It is basically this. Most websites just try and dig into your profile, masking it as "personalized customer service", but the real intention is to know what you do, who you talk to, and try to sell you goods & services.
It definitely wasn't always that. Sure, there were lazy, greedy, fuckers in the early internet putting up crap content and "you're the 1 millionth visitor, you win an iPhone!" Pop-ups, but for a good decade or more the internet was filled with passion projects. Websites and services built from passion and desire, not for an endless pursuit of money. When corporations were ignoring the internet as a fad, it was a remarkable place. Once they realized how much money Google and MySpace were making, they all jumped in head first and began the rapid enshitification of the digital frontier. The same type of people that ruined the physical frontier ruined the digital one as well. Pinche jotos.
Not always. Believe it or not it used to be kinda like it is now, here.

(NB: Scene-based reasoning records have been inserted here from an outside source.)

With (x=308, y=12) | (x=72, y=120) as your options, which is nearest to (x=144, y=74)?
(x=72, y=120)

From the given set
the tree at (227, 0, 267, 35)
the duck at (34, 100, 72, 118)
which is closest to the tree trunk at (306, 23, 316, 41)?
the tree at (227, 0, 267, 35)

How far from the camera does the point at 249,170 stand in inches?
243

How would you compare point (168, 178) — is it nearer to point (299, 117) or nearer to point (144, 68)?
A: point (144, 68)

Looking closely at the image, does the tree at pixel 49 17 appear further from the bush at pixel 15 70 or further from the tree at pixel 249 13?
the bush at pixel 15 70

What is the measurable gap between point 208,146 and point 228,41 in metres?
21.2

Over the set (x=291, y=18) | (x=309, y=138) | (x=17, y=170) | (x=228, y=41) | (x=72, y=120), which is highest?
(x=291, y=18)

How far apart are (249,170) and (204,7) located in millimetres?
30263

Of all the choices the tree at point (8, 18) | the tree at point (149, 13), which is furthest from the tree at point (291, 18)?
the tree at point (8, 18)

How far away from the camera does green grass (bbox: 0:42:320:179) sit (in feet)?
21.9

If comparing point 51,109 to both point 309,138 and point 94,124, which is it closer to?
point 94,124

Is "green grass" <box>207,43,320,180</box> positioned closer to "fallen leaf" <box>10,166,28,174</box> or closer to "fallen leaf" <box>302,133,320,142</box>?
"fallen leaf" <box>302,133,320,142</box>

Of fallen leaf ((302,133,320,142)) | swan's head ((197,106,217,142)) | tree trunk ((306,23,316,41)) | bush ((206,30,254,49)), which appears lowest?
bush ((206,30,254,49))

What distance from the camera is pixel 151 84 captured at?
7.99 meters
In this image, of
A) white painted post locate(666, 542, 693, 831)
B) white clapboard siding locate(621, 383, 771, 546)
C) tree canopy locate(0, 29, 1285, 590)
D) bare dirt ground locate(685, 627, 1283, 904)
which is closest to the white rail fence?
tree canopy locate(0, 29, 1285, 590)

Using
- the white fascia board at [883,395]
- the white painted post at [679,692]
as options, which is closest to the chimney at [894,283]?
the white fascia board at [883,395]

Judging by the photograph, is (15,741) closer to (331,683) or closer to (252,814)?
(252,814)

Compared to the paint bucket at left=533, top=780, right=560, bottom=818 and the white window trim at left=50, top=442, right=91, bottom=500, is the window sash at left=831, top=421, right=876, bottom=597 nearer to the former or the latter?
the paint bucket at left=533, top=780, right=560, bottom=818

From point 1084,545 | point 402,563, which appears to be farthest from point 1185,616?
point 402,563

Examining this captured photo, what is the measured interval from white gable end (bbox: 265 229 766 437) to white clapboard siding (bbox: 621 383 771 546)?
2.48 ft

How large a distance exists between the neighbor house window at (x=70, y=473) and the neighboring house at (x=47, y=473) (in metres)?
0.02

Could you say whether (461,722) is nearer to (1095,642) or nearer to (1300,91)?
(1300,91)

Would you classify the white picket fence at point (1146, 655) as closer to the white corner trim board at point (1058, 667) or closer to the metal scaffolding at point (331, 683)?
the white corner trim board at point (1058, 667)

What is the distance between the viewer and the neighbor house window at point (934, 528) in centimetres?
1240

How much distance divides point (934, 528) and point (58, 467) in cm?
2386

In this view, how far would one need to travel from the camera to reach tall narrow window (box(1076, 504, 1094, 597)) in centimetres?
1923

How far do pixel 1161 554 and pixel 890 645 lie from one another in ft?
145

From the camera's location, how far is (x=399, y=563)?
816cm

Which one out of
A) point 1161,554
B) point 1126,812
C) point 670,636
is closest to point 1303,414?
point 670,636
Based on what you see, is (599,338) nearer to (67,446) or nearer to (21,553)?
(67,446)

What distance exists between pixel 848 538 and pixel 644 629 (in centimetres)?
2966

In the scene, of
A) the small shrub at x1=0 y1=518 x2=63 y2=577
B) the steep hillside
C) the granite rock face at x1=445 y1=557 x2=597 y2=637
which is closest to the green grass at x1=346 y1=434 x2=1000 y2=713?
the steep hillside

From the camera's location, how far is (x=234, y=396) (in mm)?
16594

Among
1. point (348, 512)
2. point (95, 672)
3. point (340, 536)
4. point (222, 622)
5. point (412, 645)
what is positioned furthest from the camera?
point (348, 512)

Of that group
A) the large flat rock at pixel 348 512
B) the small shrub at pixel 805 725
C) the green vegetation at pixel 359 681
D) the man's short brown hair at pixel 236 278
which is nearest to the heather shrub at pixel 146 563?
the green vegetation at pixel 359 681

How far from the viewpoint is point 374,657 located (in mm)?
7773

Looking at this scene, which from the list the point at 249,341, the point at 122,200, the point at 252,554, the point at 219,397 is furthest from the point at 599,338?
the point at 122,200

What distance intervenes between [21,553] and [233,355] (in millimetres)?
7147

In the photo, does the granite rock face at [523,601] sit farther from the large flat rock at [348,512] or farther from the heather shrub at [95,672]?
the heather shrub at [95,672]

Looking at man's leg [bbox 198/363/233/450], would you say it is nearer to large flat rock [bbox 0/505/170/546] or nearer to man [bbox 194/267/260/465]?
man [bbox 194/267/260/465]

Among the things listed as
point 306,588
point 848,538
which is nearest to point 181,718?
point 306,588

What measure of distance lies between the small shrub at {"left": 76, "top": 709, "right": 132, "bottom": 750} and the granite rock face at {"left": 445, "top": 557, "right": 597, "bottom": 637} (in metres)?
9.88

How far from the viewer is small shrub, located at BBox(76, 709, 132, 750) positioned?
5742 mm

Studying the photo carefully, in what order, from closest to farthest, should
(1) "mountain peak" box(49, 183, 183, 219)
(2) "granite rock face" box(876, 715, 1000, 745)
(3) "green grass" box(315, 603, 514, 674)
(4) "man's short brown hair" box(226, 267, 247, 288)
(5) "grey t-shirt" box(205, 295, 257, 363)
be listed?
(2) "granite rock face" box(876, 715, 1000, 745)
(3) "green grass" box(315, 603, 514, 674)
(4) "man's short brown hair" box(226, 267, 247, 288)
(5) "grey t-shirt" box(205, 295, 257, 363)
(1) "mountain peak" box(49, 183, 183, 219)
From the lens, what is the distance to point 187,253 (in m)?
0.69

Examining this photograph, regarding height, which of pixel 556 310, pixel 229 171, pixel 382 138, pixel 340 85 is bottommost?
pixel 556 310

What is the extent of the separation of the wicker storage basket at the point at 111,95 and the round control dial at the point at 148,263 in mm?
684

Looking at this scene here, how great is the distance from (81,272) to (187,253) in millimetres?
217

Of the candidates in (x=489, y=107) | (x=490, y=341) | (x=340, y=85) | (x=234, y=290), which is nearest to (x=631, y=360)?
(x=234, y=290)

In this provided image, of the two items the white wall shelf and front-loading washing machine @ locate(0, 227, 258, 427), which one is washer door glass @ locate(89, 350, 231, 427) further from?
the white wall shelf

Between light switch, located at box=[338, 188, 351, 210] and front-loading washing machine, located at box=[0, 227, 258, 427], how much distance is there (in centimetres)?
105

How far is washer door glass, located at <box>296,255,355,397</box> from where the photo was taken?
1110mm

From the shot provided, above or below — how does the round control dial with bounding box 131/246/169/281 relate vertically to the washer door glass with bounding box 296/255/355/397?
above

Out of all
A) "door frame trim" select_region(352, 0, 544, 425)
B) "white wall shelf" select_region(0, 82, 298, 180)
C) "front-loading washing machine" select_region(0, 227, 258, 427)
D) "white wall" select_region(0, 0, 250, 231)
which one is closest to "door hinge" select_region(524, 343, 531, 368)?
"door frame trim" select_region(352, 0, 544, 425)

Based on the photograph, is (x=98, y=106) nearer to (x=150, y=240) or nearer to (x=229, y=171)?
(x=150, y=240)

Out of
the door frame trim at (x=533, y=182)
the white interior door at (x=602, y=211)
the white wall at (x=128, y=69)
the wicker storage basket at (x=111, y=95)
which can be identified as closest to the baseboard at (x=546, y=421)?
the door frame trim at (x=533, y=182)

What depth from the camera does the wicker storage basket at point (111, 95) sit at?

With the technical barriers to entry pre AOL the people online were outcasts, nerds, and science departments at universities. The ad driven model is the attempt to lower barriers of entry make profit of that and not the other way around. Lots of the Internet ran on generosity and donations.
It's been shittier every day after there was an agreement on how to monetize though. The people at the start didn't ever have the guarantee it would get adopted, so for all the idealism we deal with their compromises.